* TEXT UNDER STUDY
((
I’m no good, my dears, at either speaking or reading Konkani and will wait for this book to be translated into English by Sahitya Akademi or someone else. The gist of it is seductive. Snehalata, or Lata, doesn’t sympathise with me and says ‘please learn Konkani’ to read her book!
Hema Naik raised an important question: “If folk in Goa don’t want to talk in Konkani, when will they ever get down to reading it?” Education begins at home. A whole lot of familiar crème de la crème were present with everyone more or less holding forth.
Fomento group chairperson Auduth Timblo struggled to cut the Gordian knot of the new book (don’t know why books have to be so tightly parcelled in knots like it is a metaphor for life) and rebel RSS leader Subhash Velingkar, of the newly formed Goa Suraksha Manch party which is creating such a political storm these pre-election days, praised the author for all the efforts she has put into painting a vivid picture of village life once upon a time.
Raiban or ‘Raj Bhandar’, today’s Ribandar, used to be a wealthy enclave for Hindu GSB families and Catholic nobility Portuguese or Goan. Remember Casa Dos Colaco which still stands grandly at Ribandar is older than Buckingham Palace in London (my friend Fernanda Colaco, wife to Margao’s Dr Francisco Colaco, grew up in this huge rambling mansion and has many memories of a different kind presumably. A pity she sold off her old home later on)!
Auduth Timblo was impressed and said the book has shades of Harper Lee’s Pulitzer prize-winning book ‘To Kill A Mockingbird’ (about the petty power and pelf of small-town Americana seen through the eyes of a 10-year-old girl and considered a modern American classic).
))
* REQUIRED ACTION A
Reproduce word for word the part of the column on the Konkani book launch between "Fomento group chairperson" and "upon a time.", inclusive.
* REQUIRED ACTION B
Carry the column on the Konkani book launch forward from its last sentence, keeping the same chatty voice.
The lines after this point have no role in what is asked.

* COLLECTED MATERIAL
((
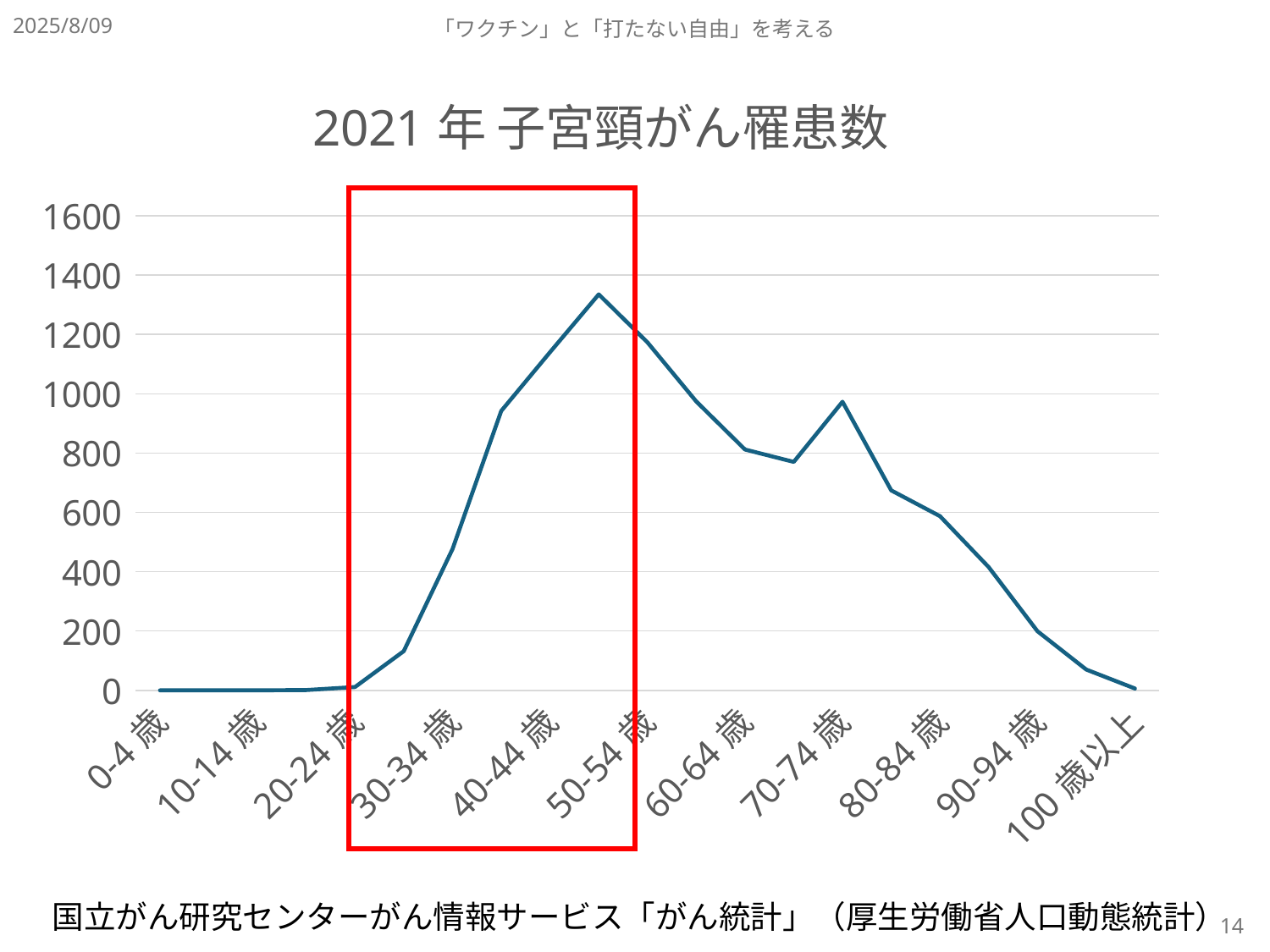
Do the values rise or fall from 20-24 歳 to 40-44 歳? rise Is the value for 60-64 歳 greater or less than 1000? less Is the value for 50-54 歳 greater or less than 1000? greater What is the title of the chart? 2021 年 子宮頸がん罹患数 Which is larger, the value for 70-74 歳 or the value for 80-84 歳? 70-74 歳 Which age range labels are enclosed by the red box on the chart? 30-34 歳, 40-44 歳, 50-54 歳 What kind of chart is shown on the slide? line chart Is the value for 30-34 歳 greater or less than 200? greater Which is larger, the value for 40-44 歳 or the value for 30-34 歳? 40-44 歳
))
* ANSWER SECTION A
Fomento group chairperson Auduth Timblo struggled to cut the Gordian knot of the new book (don’t know why books have to be so tightly parcelled in knots like it is a metaphor for life) and rebel RSS leader Subhash Velingkar, of the newly formed Goa Suraksha Manch party which is creating such a political storm these pre-election days, praised the author for all the efforts she has put into painting a vivid picture of village life once upon a time.

* ANSWER SECTION B
With Lata’s ‘Majhe Raiban, Ti Mansha, To Kaal’, I dare such memoirs in Konkani are far and few between. Lata is an experienced counsellor who knows a great deal about what goes wrong between children and parents. Her previous book ‘Mothering & Smothering’ (2008) in English ought to be of interest to parents and teachers alike. She was in an ebullient mood for this was an occasion when old students and a lot of friends and relatives wanted to catchup with old nostalgia.
There’s not a word of English in the book, even the print line is in Konkani, and the price is `200! It’s published by Yugved Prakashan and everyone got a free copy at the function; you may find it at local bookstores which keep Konkani publications, or call up Lata or hubby Arvind Bhatikar, a key member of the Goa Suraksha Manch party. He also edits the Konkani daily of Prudent Media which recently celebrated its 10th birthday, and the English daily ‘The Goan’ which belongs to the Timblo media group.
Well then, it’s avjo, poiteverem, selamat datang, au revoir, arrivederci and vachun yeta here for now.